▶ [Goal of the exercise]: List every line below that contains the string "When", matching case exactly.

▶ [Records for the exercise]:
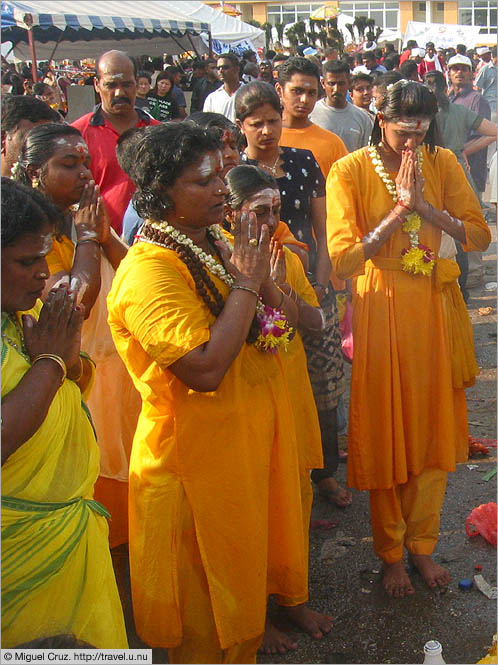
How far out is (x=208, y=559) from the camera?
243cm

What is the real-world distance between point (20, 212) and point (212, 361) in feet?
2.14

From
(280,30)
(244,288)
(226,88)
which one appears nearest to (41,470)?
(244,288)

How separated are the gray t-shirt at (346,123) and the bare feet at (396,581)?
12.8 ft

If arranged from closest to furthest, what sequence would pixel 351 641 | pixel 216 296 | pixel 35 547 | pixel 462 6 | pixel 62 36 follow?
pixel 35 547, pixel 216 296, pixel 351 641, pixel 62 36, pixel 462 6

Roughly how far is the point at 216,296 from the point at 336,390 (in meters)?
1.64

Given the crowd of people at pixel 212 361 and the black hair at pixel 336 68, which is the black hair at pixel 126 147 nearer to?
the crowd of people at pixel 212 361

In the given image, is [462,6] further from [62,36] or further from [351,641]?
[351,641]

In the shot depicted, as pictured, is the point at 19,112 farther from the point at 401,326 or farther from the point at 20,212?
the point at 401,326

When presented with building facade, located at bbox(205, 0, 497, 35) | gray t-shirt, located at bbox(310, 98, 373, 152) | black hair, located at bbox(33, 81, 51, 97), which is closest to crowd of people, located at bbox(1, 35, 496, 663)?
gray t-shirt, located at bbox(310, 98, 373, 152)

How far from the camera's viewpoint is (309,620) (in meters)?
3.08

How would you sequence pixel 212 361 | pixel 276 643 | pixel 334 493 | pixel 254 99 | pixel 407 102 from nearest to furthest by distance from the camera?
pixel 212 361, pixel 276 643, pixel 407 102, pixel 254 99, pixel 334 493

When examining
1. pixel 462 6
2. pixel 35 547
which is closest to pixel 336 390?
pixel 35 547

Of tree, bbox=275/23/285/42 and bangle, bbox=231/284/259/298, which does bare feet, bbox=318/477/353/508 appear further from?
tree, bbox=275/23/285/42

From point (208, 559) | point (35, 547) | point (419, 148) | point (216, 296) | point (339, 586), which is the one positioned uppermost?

...

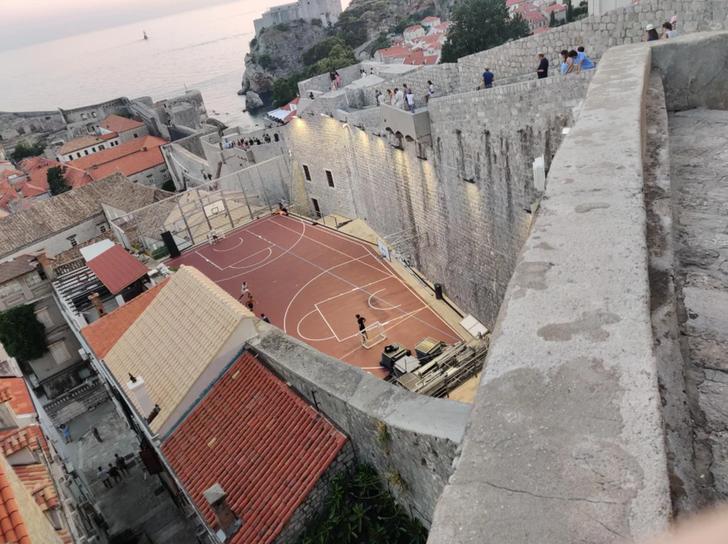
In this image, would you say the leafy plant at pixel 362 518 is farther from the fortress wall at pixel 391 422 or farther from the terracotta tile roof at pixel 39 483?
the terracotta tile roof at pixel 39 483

▶ [The output]:
When presented with building facade, located at bbox(205, 0, 497, 35) | gray t-shirt, located at bbox(310, 98, 373, 152) | black hair, located at bbox(33, 81, 51, 97), which is closest to crowd of people, located at bbox(1, 35, 496, 663)?
When examining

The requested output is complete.